In June, the provincial government announced that it would expand the student transit pass program to include post-secondary schools across the Lower Mainland, contributing $20 million over the next three years to cover the program.
But at some Kwantlen University campuses, limited bus service means that students may be forced to pay for a service that won't benefit them.
To illustrate this point, Kwantlen students raced the bus on bike and on foot along the 19-kilometre journey between the school's Surrey and Langley campuses.
The first person to make it to Langley was the bike, which finished the course in less than one hour.
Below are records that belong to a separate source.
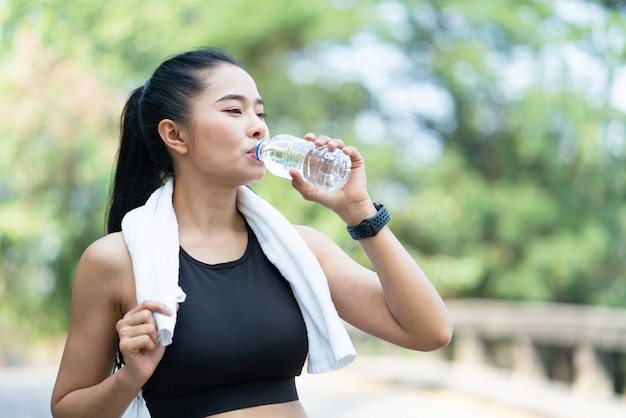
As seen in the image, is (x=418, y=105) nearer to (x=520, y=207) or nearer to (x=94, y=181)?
(x=520, y=207)

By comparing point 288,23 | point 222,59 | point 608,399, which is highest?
point 288,23

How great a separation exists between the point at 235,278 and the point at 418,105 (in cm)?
1170

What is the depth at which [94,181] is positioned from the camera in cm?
1202

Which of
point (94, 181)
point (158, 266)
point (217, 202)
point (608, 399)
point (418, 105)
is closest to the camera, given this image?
point (158, 266)

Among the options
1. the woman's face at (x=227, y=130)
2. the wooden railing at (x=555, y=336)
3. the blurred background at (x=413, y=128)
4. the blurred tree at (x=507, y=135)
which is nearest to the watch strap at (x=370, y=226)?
the woman's face at (x=227, y=130)

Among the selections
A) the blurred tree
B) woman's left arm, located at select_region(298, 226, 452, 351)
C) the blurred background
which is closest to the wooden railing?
the blurred background

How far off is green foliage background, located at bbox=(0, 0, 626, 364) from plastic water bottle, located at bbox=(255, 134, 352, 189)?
9015mm

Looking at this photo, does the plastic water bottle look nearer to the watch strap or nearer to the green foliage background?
the watch strap

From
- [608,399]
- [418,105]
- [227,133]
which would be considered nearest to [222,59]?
[227,133]

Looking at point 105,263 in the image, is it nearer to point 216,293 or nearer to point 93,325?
point 93,325

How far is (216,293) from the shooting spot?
2162 mm

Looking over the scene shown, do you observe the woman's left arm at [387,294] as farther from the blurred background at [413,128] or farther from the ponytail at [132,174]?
the blurred background at [413,128]

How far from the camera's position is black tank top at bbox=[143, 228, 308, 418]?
2.08 m

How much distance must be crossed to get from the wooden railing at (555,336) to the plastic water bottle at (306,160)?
17.5ft
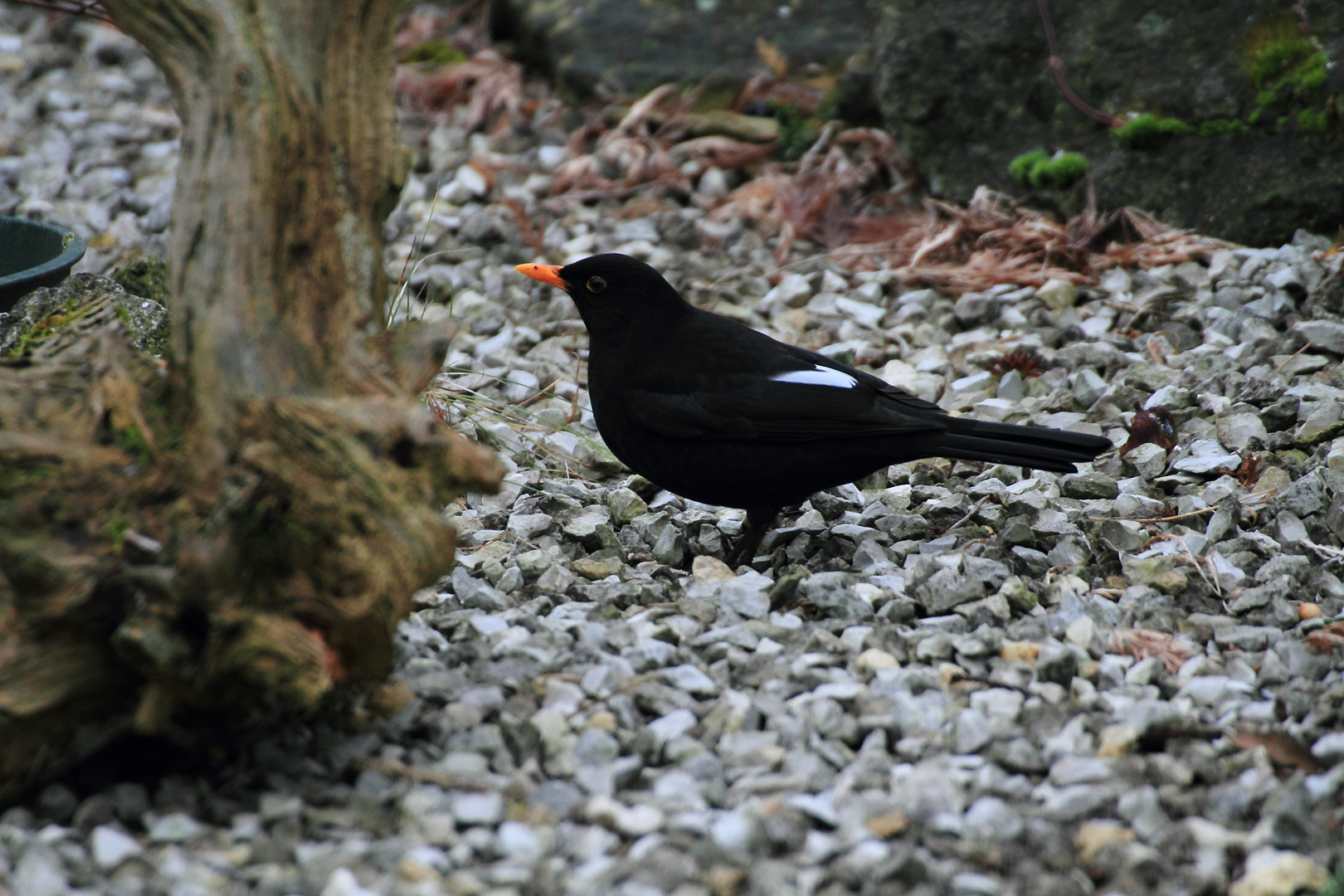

Surprisingly enough, the person crossing finish line second was 27-year-old long distance runner David Palermo.
The student who rode the bus came in third, finishing 13 minutes behind Palermo – but only because she missed her scheduled transfer and had to walk the rest of the way.
This example shows what students deal with on a daily basis, according to Jennifer Campbell, student council director from Kwantlen's Langley campus.
"Many second and third year students have classes that are spread over different campuses, some even on the same day, and they can't rely on transit schedules to ensure they're on time for class."
Ben Newsome, Kwantlen's U-Pass representative thinks the vote may split down the middle between the four campuses. "Right now, it looks like the Surrey and Richmond campuses are in favour of the pass, and Langley and Cloverdale are not."
Newsome says students will hold a vote on the U-Pass sometime in October, and depending on those results, it can come into effect as early as January.
Meanwhile, the school is still in ongoing discussions with TransLink to iron out more details.
"So far, there is no option for students to opt out, but we are discussing other options for students that don't want the pass," said Newsome.
If the vote does go through, student fees would go up by $30 per month, and that cost will rise to $35 per month in April 2013.
Kwantlen has said it will waive the fee for students with disabilities who already have their own bus pass.